** start of Text passage **

Methodologies that more solidly connect governance, modelling, and change management can lead to a more strategic approach to the business and technical interpretation of increasingly complex and volatile enterprise, community and ecosystem requirements. The outcome: a better connected and responsive design, development, operations and maintenance lifecycle.
Addressing these challenges utilizing traditional organizational structures, command-and-control practices, and hard-coded applications is increasingly ineffective. Costs are higher and implementations take longer, and the resulting infrastructures becomes overly complex and unstable.
Peer communities are invariably more volatile, with inputs and solutions from an ever-wider range of participants, and an ever-changing array of perspectives and ambitions leading to a fragmentation of interests. There is a need for new types of leadership, governance and digital platform linkages to succeed in such environments.
For traditional organizations increasingly engaging in partnerships and collaborations, this will require a shift in their cultural and systems perspectives and the development of a new capacity for leadership in the development of sharable platforms for community engagement. The following perspectives and designs are shared here in support of this endeavour.
The Blue Heron reading list may also be of interest.
Historically, organizations assembled suites of services and tools in relative isolation and developed set-piece operational platforms, infrastructures and methodologies that suited their own visions, goals and deliverables.
A pre-requisite of early stable-state partnerships and collaborations was policy and operational harmonization. This typically meant working with existing business, methodologies and tools from the dominant members. The junior or less influential members enjoyed some efficiencies, but at a price - reduced policy room and increased operational rigidity. In effect, early communities have been marginal adaptations of traditional organizations.

** end of Text passage **
** start of Data section **

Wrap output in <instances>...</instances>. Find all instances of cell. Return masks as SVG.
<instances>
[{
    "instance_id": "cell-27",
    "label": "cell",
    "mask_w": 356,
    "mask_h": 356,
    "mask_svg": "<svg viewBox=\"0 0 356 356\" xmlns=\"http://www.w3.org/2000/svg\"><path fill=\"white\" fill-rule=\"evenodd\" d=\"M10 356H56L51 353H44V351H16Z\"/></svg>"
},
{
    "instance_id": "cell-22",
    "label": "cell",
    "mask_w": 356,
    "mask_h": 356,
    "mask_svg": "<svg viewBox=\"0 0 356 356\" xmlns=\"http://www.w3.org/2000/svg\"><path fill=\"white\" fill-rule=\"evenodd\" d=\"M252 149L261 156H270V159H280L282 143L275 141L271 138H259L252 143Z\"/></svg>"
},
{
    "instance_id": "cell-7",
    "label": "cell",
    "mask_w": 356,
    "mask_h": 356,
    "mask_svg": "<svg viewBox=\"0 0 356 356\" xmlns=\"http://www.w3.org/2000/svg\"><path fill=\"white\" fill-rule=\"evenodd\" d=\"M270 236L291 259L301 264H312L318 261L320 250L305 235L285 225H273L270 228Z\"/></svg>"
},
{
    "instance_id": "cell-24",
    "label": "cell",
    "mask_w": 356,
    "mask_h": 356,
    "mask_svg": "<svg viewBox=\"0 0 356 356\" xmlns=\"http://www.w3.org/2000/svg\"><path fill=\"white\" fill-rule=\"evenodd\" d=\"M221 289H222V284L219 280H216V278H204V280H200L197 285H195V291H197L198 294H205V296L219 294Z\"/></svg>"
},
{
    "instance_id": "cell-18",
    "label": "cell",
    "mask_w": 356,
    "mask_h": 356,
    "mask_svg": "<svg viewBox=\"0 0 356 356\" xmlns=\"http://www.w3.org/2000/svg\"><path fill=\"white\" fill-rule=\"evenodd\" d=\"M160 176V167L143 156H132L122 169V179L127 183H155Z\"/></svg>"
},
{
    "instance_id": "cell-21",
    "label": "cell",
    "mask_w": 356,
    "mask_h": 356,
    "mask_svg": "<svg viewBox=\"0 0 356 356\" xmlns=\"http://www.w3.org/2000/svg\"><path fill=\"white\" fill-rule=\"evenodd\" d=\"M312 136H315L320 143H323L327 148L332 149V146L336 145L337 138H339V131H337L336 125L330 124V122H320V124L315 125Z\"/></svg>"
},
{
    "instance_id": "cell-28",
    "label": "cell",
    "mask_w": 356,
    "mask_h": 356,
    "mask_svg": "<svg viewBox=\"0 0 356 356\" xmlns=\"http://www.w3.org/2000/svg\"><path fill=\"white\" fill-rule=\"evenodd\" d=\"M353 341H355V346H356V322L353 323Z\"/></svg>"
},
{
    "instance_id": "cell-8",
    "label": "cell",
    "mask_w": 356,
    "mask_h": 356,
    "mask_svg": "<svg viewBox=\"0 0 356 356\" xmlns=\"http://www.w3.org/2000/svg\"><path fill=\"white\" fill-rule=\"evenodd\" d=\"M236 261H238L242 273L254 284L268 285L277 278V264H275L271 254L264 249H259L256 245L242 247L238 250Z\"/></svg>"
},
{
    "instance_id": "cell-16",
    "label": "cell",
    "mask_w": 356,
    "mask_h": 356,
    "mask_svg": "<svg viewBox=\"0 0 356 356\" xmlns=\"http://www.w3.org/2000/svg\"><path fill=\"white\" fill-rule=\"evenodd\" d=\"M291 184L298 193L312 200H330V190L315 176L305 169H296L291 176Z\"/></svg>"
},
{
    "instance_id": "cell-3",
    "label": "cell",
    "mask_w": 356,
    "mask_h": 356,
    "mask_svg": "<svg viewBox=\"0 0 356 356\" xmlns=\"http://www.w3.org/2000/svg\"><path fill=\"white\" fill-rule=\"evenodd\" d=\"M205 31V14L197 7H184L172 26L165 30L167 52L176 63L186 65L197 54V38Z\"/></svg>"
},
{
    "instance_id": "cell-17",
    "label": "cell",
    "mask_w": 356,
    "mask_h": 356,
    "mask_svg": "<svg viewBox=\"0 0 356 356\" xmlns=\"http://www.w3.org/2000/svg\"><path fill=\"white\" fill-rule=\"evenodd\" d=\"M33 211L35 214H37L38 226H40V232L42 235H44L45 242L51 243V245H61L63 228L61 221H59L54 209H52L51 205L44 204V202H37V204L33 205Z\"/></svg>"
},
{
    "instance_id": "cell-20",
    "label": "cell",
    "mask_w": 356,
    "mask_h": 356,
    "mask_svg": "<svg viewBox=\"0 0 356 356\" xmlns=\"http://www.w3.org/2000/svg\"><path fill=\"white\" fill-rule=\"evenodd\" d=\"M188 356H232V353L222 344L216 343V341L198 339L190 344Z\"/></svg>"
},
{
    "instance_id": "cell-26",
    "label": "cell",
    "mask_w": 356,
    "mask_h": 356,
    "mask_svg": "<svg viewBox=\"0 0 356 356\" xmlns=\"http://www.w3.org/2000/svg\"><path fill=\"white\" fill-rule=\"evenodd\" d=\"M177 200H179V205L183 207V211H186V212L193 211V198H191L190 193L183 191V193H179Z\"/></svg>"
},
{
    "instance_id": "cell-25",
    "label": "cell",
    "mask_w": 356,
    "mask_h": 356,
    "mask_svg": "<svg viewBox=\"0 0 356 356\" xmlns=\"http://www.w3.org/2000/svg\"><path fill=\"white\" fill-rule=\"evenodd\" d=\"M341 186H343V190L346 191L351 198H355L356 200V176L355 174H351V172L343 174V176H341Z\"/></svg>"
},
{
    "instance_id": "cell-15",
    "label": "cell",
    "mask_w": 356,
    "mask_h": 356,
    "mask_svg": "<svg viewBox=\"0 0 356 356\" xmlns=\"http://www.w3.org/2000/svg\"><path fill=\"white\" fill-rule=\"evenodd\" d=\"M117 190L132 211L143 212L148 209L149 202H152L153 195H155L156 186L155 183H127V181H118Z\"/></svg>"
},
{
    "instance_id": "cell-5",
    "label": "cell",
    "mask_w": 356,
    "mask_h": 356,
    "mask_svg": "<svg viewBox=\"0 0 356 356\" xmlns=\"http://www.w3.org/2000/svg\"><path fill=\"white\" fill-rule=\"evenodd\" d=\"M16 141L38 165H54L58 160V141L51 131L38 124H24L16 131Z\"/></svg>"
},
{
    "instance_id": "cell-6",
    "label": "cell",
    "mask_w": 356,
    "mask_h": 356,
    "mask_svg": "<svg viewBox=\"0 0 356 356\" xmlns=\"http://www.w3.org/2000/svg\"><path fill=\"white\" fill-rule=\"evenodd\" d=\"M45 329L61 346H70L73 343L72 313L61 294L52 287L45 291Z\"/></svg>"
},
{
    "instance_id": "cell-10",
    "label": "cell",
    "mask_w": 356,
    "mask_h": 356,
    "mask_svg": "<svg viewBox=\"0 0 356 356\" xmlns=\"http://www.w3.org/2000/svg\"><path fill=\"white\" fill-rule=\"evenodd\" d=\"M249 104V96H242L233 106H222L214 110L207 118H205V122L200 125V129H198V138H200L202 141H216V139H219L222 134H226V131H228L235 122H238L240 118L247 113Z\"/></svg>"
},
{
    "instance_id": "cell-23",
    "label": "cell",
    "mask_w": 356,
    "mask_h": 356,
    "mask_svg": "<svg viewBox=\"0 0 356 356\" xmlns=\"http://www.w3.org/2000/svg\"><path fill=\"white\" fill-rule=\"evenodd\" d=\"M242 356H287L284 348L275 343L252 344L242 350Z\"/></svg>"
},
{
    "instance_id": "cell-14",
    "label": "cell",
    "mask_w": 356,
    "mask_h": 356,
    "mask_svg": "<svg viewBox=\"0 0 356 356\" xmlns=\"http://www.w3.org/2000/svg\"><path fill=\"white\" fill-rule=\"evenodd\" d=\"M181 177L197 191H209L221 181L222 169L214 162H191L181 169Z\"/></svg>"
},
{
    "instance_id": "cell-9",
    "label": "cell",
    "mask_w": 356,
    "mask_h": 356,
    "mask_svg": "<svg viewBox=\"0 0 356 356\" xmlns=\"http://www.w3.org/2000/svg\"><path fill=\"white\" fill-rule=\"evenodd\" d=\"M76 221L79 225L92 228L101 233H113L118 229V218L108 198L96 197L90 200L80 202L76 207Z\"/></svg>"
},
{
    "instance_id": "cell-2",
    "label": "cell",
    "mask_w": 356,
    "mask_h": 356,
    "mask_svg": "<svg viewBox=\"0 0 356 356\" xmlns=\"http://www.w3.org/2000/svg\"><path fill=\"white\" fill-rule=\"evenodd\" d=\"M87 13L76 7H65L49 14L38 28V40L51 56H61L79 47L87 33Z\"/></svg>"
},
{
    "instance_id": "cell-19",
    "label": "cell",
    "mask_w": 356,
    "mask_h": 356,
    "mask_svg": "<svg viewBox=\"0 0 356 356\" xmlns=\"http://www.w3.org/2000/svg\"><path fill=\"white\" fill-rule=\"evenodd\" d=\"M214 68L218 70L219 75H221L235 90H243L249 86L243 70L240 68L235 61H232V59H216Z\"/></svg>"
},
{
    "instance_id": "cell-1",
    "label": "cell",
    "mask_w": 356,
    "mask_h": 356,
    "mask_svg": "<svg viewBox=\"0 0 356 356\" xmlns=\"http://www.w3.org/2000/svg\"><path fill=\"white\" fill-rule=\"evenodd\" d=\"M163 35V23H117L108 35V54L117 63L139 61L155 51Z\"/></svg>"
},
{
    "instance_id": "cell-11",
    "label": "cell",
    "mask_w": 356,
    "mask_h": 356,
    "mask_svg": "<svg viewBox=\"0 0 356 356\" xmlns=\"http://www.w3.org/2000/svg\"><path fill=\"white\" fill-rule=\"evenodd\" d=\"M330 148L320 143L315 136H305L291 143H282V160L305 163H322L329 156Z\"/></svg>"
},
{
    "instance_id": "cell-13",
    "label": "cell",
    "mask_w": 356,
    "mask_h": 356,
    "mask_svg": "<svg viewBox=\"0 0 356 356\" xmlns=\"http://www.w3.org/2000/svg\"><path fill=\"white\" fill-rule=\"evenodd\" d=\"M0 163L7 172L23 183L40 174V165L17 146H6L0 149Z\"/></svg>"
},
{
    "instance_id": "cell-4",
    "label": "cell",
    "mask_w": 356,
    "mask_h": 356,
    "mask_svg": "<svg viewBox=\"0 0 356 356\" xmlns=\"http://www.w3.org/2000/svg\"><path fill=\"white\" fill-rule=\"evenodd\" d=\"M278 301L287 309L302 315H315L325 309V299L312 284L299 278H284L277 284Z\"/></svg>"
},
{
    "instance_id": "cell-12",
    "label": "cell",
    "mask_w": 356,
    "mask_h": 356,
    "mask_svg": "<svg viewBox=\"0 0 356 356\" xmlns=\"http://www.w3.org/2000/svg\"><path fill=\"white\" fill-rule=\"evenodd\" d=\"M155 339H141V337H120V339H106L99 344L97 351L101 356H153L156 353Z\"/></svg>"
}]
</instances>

** end of Data section **

» Tasks to complete
[1] Do these statements agree with the governance passage? Answer yes or no for each, quoting the deciding words. (a) Traditional organizational structures and hard-coded applications are increasingly ineffective for these challenges. (b) Peer communities are less volatile than traditional organizations. (c) Junior members of early partnerships gained more policy room.
[2] In the governance passage, what was a pre-requisite of early stable-state partnerships and collaborations?
[3] Please extend the governance passage, beginning right after its final sentence.

» Responses to the exercise
[1]
(a) Yes: "Addressing these challenges utilizing traditional organizational structures, command-and-control practices, and hard-coded applications is increasingly ineffective."
(b) No: "Peer communities are invariably more volatile"
(c) No: "at a price - reduced policy room and increased operational rigidity"

[2] Policy and operational harmonization.

[3]
The evolution of associated network architectures, standards, platforms, services, tools and assistants collectively increases the capacity of businesses and individuals to engage in a wider range of substantial peer or community ventures.
This is more than technological change, it is an enduring cultural and behavioural shift coming as much from end-users and their “always on” social networks and digital devices as it is from “top down” managed advances in public and private sector enterprises.
But, if we are to take on substantial and enduring issues, rather than just influence and support passing social narrative and dialogue, we need to work out how to embed these new community cultures and practices in our governance frameworks and models, standards agendas, methodologies and tools so as to truly enable the energy of community members and create a momentum of peer-based innovative contributions.
When done well, we have a viable expression of flexible enterprise culture and policies, supported through governance by appropriate standards and technologies. This enables members of future partnerships and collaborations to participate in new, evolving and innovative environments capable of greater richness and reach than we have previously experienced, and without the business and technological constraints previously experienced.
The approach to the design and development of communities can follow many paths, for example:
It is not always appropriate to first focus where the need is greatest. Developing capacity where there is the greatest cultural openness may lead to better long-term outcomes.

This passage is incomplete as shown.